Groundhog Day Field Work

I made a trip to my research site on Groundhog Day. Before I tell you about the trip, I’ll first give you a little background on what I actually do for my research.

The focus of my dissertation is examining phosphorus dynamics in wetlands restored from agricultural soils. In lamen’s terms I look at the processes that change phosphorus (a nutrient) forms and locations within a wetland. That wetland, Juniper Bay, was a Carolina Bay wetland up until the 1970’s when it was drained and converted to row crop agriculture. In 2005 it was restored back to a wetland. However the nutrients contained in the soil, especially phosphorus, were at concentrations much higher than would be found in similar, but undisturbed wetlands.

For part of my project, I am looking at how concentrations of phosphorus change in the soil pore water in the presence of alive or dead roots from bald cypress trees. I did some work in the greenhouse, and now I’m working on the field component of that research.

On Groundhog Day I went to the field for my monthly soil pore water sample collection, and to take monthly pictures of roots of instrumented bald cypress trees. Here are those pictures:

This is my setup for taking root pictures. The tree is a bald cypress tree. To the left of it are nests of redox electrodes that measure how reduced the soil is (how anaerobic), and soil pore water samplers (called rhizon samplers). The silver tube is a rhizotron tube – a clear tube that allows the rhizotron camera (black rod sticking out of the tube) to take pictures of the roots at known depths. The camera is hooked up to a field computer and batteries. I have two tubes at eight sites (16 tubes total) that I use for root pictures. Those same trees are also instrumented with the samplers and electrodes.

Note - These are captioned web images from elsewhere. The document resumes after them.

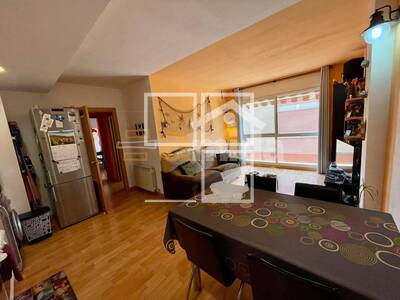 Local en Sabadell Barcelona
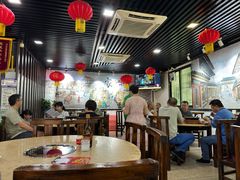 -苏记餐厅(叠南店)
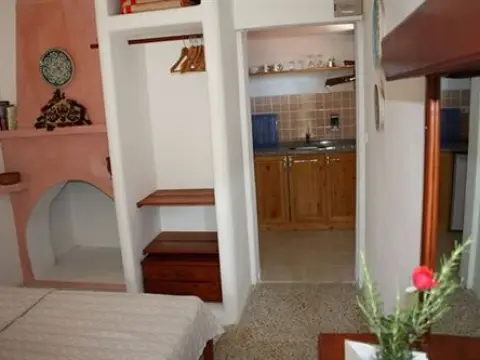 Ocakkoy Holiday Village - Photo 2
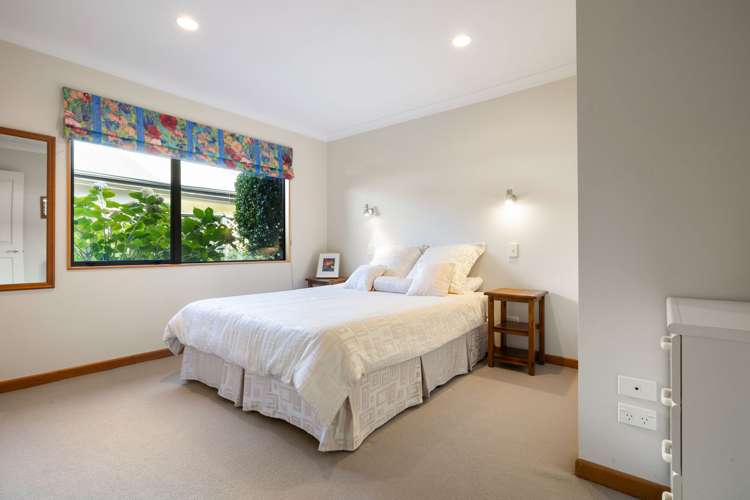 29 Keswick Crescent Huntington_19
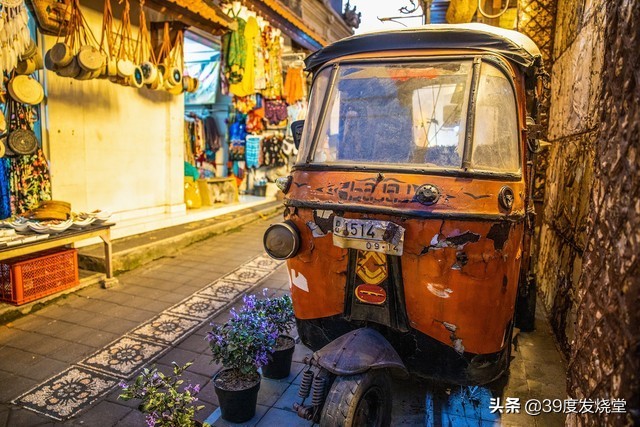 佳能大三元rf24,佳能大三元rf24-70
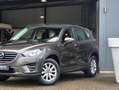 Mazda CX-5 2.0 SkyActiv-G 165PK S 2WD |Airco|Trekhaak|TCS Gris - thumbnail 7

The eight sites are split into four sites that are on mineral soil, and four sites that are on organic soil.

Here’s a closer look at the setup:

On our route through the wetland we have to go through an area that is low in elevation, and is thus flooded for most of the year. Here’s a pic of my view as I drive through water that is a little deeper than axle deep on the ATV.

That location is about dead center of the wetland. The low area exists because that is where soil was borrowed to fill in the ditch that once existed to drain the site. The borrow and ditch areas are now low spots that are ponded year round in most years.

Here are a few other pics from the trip around Juniper Bay.

The entire Picasa album can be found at this link.

Hopefully that give you a little glimpse at what I do when I go to the field. It was a beautiful February day. It got up to around 70 degrees F so I got a good head start on my 2012 farmer’s tan.